Obama a fait campagne pour fermer Guantanamo, sans résultat. Pourquoi ?

A. E. : Sa fermeture nécessitait l’amendement du National Defense Authorization Act, qui restreint le transfert vers les Etats-Unis et la libération des prisonniers. Or même des démocrates comme Bernie Sanders s’y sont opposés, estimant le texte trop flou sur le sort des détenus. Aujourd’hui, il reste 40 prisonniers, encadrés par 1 500 soldats américains.

Obama n’a pas tenu sa promesse et a décidé qu’aucun haut responsable, militaire ou politique, ne serait poursuivi et jugé pour les faits du passé. Le procès de Khaled Cheikh Mohammed, cerveau présumé du 11-Septembre, arrêté en 2003 et à l’isolement à Guantanamo depuis 2006, doit se tenir en janvier 2021. Mais un juge doit décider si son témoignage est recevable après les tortures qu’il a subies. Les Etats-Unis se sont peut-être ainsi privés de la possibilité de tourner la page, au moins juridique, de cette tragédie.

M. T. : Barack Obama s’est présenté comme une figure morale qui mettrait fin aux pratiques honteuses de l’administration Bush. Il n’a fait que changer de stratégie, en remplaçant la torture par les drones, multipliant par cinq les exécutions extrajudiciaires. Une ligne suivie par Donald Trump.

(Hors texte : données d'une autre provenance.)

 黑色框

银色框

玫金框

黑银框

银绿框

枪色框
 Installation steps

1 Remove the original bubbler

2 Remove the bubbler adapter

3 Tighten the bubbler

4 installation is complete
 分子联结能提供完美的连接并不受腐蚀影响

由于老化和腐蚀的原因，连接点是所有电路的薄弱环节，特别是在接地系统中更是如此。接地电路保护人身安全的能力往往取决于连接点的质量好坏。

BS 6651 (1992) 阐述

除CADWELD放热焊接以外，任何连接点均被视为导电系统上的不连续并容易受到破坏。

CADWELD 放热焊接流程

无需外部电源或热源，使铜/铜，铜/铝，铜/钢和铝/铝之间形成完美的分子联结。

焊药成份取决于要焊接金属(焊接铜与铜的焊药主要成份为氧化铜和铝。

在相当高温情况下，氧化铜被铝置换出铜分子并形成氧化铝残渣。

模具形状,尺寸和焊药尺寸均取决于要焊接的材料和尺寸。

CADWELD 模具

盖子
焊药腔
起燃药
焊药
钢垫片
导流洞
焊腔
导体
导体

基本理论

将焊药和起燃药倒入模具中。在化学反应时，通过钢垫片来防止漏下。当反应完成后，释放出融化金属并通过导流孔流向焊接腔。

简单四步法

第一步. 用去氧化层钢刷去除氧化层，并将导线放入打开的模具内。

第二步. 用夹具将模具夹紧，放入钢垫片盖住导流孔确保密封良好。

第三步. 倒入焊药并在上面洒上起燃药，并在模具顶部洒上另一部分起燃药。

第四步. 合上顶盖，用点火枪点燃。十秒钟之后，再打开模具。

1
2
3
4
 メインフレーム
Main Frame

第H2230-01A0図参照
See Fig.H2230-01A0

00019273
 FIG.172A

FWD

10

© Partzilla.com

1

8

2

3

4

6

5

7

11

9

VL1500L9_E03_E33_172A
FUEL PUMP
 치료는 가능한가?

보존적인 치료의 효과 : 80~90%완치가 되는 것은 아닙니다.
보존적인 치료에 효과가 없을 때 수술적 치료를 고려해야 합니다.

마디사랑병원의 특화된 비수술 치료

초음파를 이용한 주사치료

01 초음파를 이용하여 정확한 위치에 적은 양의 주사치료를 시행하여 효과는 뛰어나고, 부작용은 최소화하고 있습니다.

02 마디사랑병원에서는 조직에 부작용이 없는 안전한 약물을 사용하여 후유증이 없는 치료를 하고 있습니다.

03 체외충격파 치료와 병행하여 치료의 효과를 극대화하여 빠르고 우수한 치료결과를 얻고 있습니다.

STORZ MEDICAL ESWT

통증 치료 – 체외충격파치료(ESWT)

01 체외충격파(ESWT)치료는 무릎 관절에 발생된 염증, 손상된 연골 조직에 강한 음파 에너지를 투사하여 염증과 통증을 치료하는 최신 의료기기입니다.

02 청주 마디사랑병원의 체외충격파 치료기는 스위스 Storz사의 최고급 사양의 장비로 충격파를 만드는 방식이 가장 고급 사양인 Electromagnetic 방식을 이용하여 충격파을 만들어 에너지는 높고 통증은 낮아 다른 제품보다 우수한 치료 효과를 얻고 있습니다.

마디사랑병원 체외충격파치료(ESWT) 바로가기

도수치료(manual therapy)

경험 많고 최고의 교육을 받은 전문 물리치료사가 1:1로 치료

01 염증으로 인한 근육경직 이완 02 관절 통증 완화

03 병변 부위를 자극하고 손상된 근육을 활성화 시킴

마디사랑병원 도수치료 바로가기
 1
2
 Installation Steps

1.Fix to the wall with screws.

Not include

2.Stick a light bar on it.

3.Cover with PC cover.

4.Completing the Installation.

La France tergiverse sur le rapatriement des djihadistes français. Certains seraient justiciables en Irak. Quelle justice pour les proches des victimes ?

M. T. : Sur le plan des principes, on ne saurait accepter que des ressortissants français soient soumis à la torture, à des conditions de détention effroyables, jugés dans des procès expéditifs et condamnés à mort en Irak. Sur le plan juridique, le code pénal comme la jurisprudence de la Cour de cassation reconnaissent la compétence des tribunaux français en matière d’acte terroriste commis par un Français à l’étranger. Pourtant, il y a une énorme résistance dans notre pays à l’idée que des djihadistes français doivent bénéficier des conditions d’un procès équitable. C’est pourtant là un droit absolu, une obligation propre à l’Etat de droit, qui s’exerce envers toute personne, quelle que soit la gravité des crimes dont elle est accusée.

Dès lors que les démocraties sont entrées dans une logique de guerre asymétrique contre un ennemi invisible prêt à tout pour les détruire, la question n’est hélas plus de traduire devant un juge ces combattants fanatisés, mais de les exterminer. Telle politique ne laisse aucune place aux victimes, qui n’ont plus qu’à faire leur deuil en silence. Le travail de justice qui, dans un procès, rétablit l’humanité du criminel, libère la victime de l’appel à la vengeance et introduit la raison dans la barbarie doit être fait.

Le terrorisme est un miroir dans lequel la société est appelée à prendre conscience des valeurs sur lesquelles elle est édifiée et auxquelles nous tenons. D’autres épreuves nous attendent. Demain ce sera la catastrophe climatique et les crises migratoires, et personne ne sait comment les démocraties réagiront.